Yoksa ne kadar bakmış, ne kadar çok görmüş de olsa, o eser hakkında beslediği zan ve sanılar cehalet ve bilgisizlikten başka bir şey değildir. Çünkü sathî, çünkü yüzeyseldir.

Topkapı Sarayı’nda binalar arasında, yeşillikler içinde yıllarca kalıp otlayan bir öküz düşünelim. Evet Topkapı Sarayı’nda yaşıyordur. Fakat Topkapı Sarayı’nı yaşamış sayılabilir mi?

Velhasıl İstanbulun taşına toprağına tarih hesabına bakan, onun rehberliğinde geçmişe inip çıkmasını bilen biri, her ne görse ilimdir. Bilgisizce, boş gözlerle bakanın bildiği şey ise cehilden başka bir şey değildir.

İşte tarih bilgisi ve tarih bilinci ile İstanbula bakan, gerçek İstanbulu görür. Bilinçsiz ve bilgisiz bakış ise manevî karanlıklar içinde bırakır insanı.

İşte böyle bir insan İstanbulda yaşamakta fakat İstanbulu yaşamamaktadır.

İnsanın yaratılışça bir meziyet ve üstünlüğü de şudur: Çevresinde olanı biteni anlamak istemesi.

Kendi varlığının farkında ve bilincinde olduğu gibi, kendisinden önceki insanları bilmesi, yaptıklarını görmesi. Yapılış neden ve niçinlerine vâkıf olmak arzusu.

Kendisini anladığı gibi, öncekileri de anlaması, sonrakilere kendisini anlatacak eser ve yapıtlar bırakmasıdır. Mazide cereyan edenler de dahil çevresinde olup biteni algılamak ve kavramak iştiyakıdır.

Kendi söz ve yazılarını fehmedip, anladığı gibi, öncekilerin bıraktıklarına da kulak vermesi, sonrakiler için de seslenmek ihtiyacını hissetmesidir.

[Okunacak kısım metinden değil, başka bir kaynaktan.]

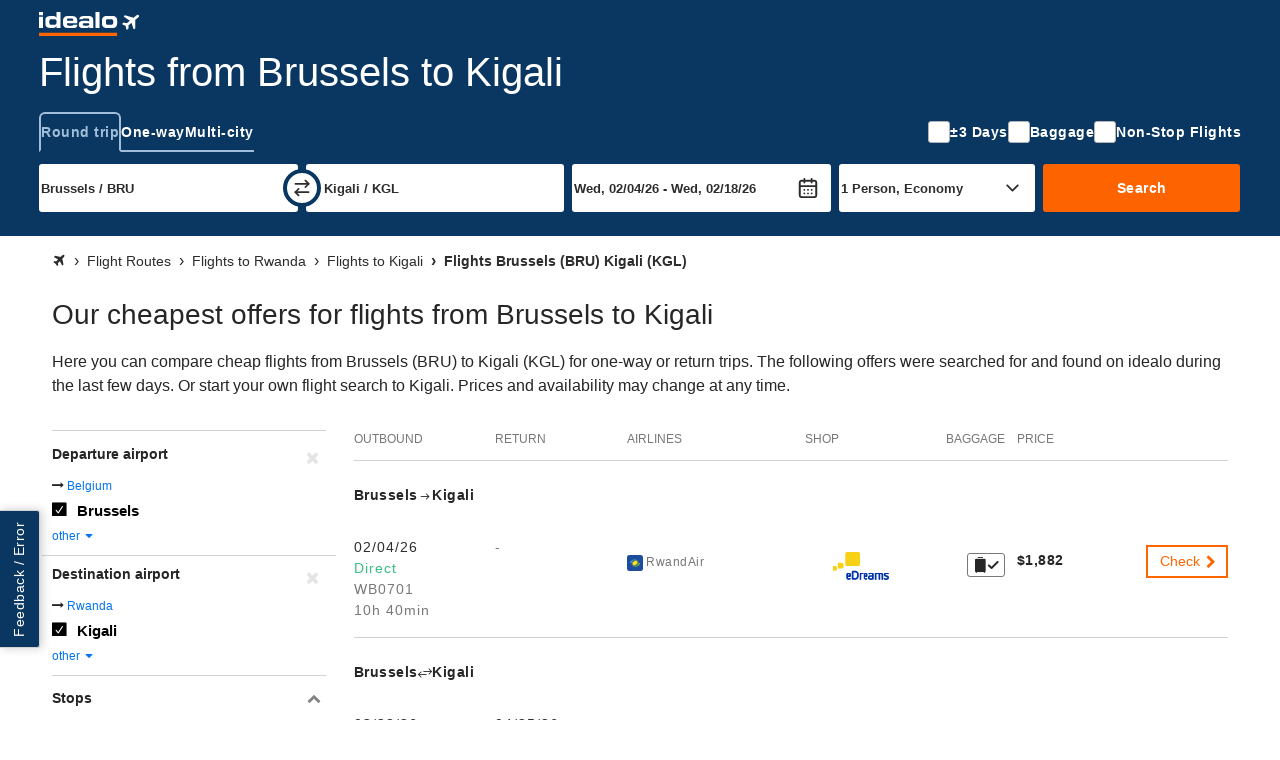

--- FILE ---
content_type: image/svg+xml
request_url: https://flight-cdn.idealo.net/bilder/fluglinie/icons/wb.svg
body_size: 1075
content:
<svg width="24" height="24" viewBox="0 0 24 24" fill="none" xmlns="http://www.w3.org/2000/svg">
<rect width="24" height="24" rx="4" fill="#1C4E9D"/>
<g clip-path="url(#clip0_1_12402)">
<rect width="16" height="16" transform="translate(4 4)" fill="#1C4E9D"/>
<path d="M18.7877 12.0211C17.6284 15.217 13.6493 17.8113 9.90107 17.8149C6.1524 17.8175 4.05331 15.2306 5.21308 12.0346C6.3724 8.83915 10.351 6.24526 14.1002 6.24164C17.8479 6.23779 19.947 8.82557 18.7877 12.0211Z" fill="#1C4E9D"/>
<path d="M13.2355 6.68793L13.0141 9.23473L14.6411 6.68701L13.7018 9.32934L15.8674 7.04916L14.274 9.60774L16.8285 7.75126L14.6913 10.0509L17.4627 8.74401L14.9254 10.629L17.723 9.96128L14.9598 11.3017L17.5944 11.3198L14.7927 12.0251L17.0842 12.7258L14.4351 12.7484L16.2268 14.0843L13.9118 13.422L15.0829 15.3029L13.2577 14.001L13.7285 16.2979L12.5194 14.4455L12.255 17.0022L11.7439 14.7253L10.7657 17.3676L10.987 14.8212L9.36054 17.3689L10.299 14.7271L8.13422 17.0068L9.72676 14.4482L7.17227 16.3047L9.30984 14.005L6.53942 15.3115L9.07626 13.4274L6.27777 14.0942L9.04185 12.7534L6.40724 12.7367L9.20889 12.0309L6.91696 11.3302L9.56651 11.3076L7.77344 9.97174L10.0898 10.634L8.91872 8.75312L10.743 10.0546L10.2732 7.75812L11.4823 9.61096L11.7457 7.0533L12.2568 9.33028L13.2355 6.68793Z" fill="#F9E20E"/>
<path d="M9.88464 12.0307C9.46139 13.1972 10.0657 14.1456 11.2323 14.1452C12.3993 14.1439 13.6926 13.1932 14.1163 12.0261C14.5396 10.8596 13.9348 9.91075 12.7682 9.91211C11.6017 9.91339 10.3079 10.8641 9.88464 12.0307ZM10.0757 12.0302C10.4605 10.9687 11.6374 10.1041 12.6994 10.1032C13.761 10.1023 14.3105 10.9646 13.9248 12.0266C13.5392 13.0882 12.3631 13.9528 11.3015 13.9537C10.2414 13.9546 9.69044 13.0922 10.0757 12.0302Z" fill="white"/>
<path d="M6.23444 12.0258C7.36977 8.89638 10.7998 6.33963 13.9382 6.25453C13.9898 6.25362 14.041 6.25196 14.0926 6.25196C14.5299 6.25151 14.945 6.28545 15.337 6.35025C15.4859 6.37605 15.6321 6.40545 15.7811 6.44073C16.0056 6.49553 16.2229 6.5607 16.4298 6.63583C15.2605 5.98035 13.1252 5.8477 11.5268 6.16413C8.05514 6.8513 5.05023 9.39358 4 12.0277L6.23444 12.0258Z" fill="#4BA3E0"/>
<path d="M17.7665 12.0307C16.6316 15.1601 13.2007 17.7169 10.0623 17.8015C10.0111 17.8028 9.95951 17.8041 9.90791 17.8041C9.47061 17.8045 9.05551 17.7701 8.66348 17.7063C8.5141 17.6805 8.36788 17.6502 8.21985 17.6153C7.99396 17.5606 7.77758 17.4954 7.57025 17.4202C8.73998 18.0757 10.8753 18.2084 12.4733 17.8924C15.9444 17.2052 18.9503 14.6625 19.9996 12.0283L17.7665 12.0307Z" fill="#87CF2E"/>
</g>
<defs>
<clipPath id="clip0_1_12402">
<rect width="16" height="16" fill="white" transform="translate(4 4)"/>
</clipPath>
</defs>
</svg>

Çevresindeki her şey sağır adam gibi sırf kendisiyle yetinirken, insan; ortamındaki her şeyle lisanı hâlle / hal diliyle konuşmak, görüşmek ve onlarla hem-hâl olmak iştiyak ve istemindedir. İşte bu duygularla mücehhez ve donanmış olmayan insan, İstanbulda yaşamakta fakat İstanbulu yaşamamaktadır.